*** PASSAGE FOR REVIEW Section Begins ***
WebAssembly in Production: Our Journey from Prototype to 10M Requests/Day

Real-world lessons from running WebAssembly at scale in a serverless environment—including performance wins, debugging nightmares, and the surprising edge cases that shaped our architecture.

The Ambitious Bet

After reading about WebAssembly transforming cloud-native applications, I was intrigued but skeptical. The promises were compelling:

  • Near-native performance in serverless environments
  • Sub-10ms cold starts vs. 200-500ms for containers
  • Language-agnostic runtime enabling polyglot architectures
  • Enhanced security through sandboxed execution

But would it work at scale? We decided to find out by migrating one of our most performance-sensitive services from Node.js to WebAssembly.

This is the story of that migration: the wins, the gotchas, and the lessons that only production traffic can teach.

The Use Case: Image Processing Service

Our image processing API handled:

  • 8M requests/day during normal traffic
  • 23M requests/day during peak events
  • p95 latency requirement: < 150ms
  • Cost target: < $0.0001 per request

The existing Node.js Lambda implementation was struggling:

  • 320ms average cold start
  • $8,400/month in Lambda costs
  • 14% of requests exceeded latency SLA during traffic spikes

We needed better performance at lower cost. WebAssembly seemed like the answer.

Phase 1: Prototype & Proof of Concept

Choosing the Source Language

We evaluated three languages that compile to Wasm:

Rust

  • Pros: Memory safety, excellent Wasm tooling, mature ecosystem
  • Cons: Steeper learning curve for team
  • Wasm binary size: 850KB (optimized)
*** PASSAGE FOR REVIEW Section Ends ***
*** AVAILABLE DATA Section Begins ***
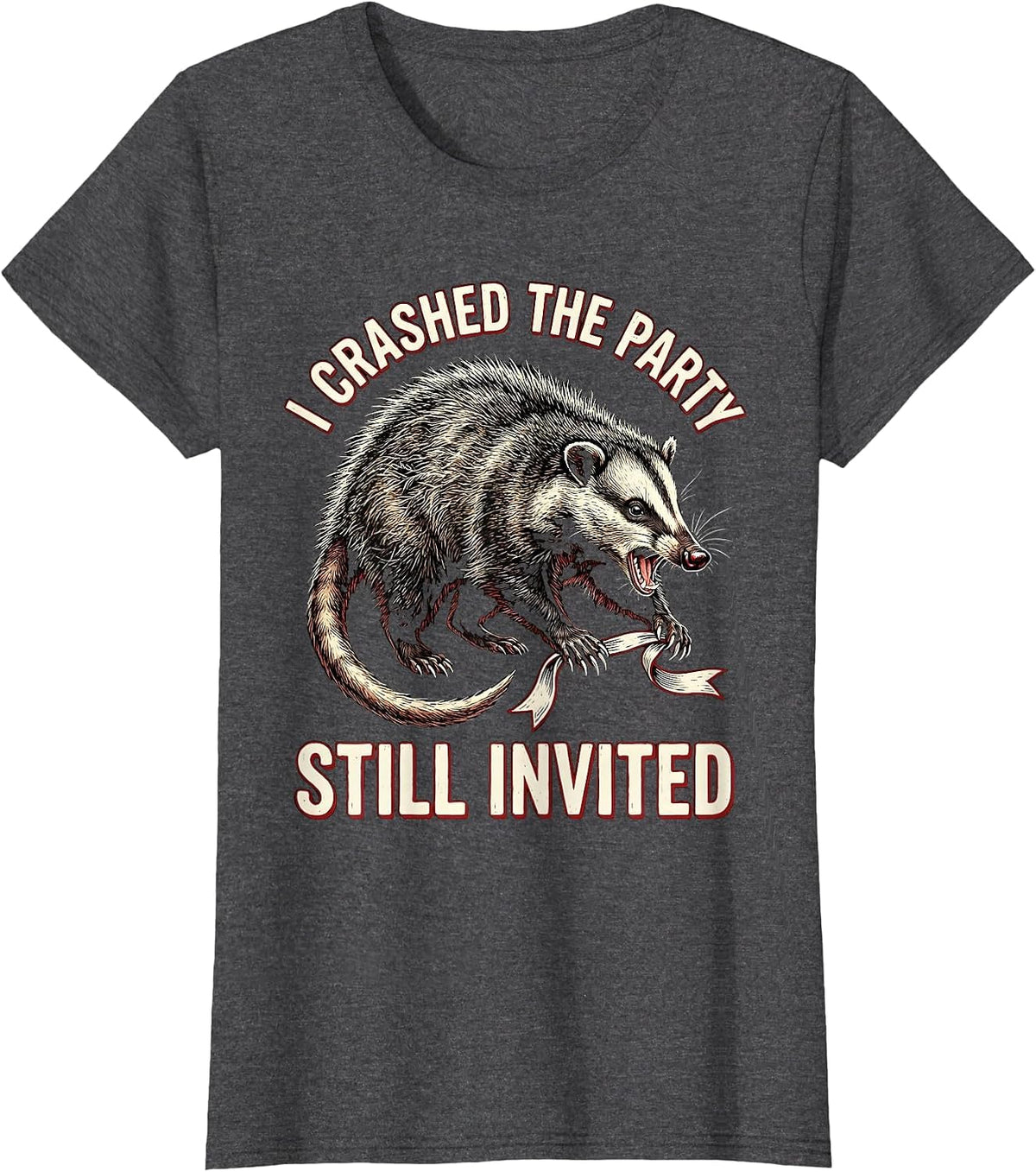 Women's I Crashed The Party Still Invited Funny Opossum Meme Animal T-Shirt - Dark Heather Grey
*** AVAILABLE DATA Section Ends ***
In the WebAssembly migration article, what was the average cold start of the existing Node.js Lambda implementation?

### THE ANSWER
320ms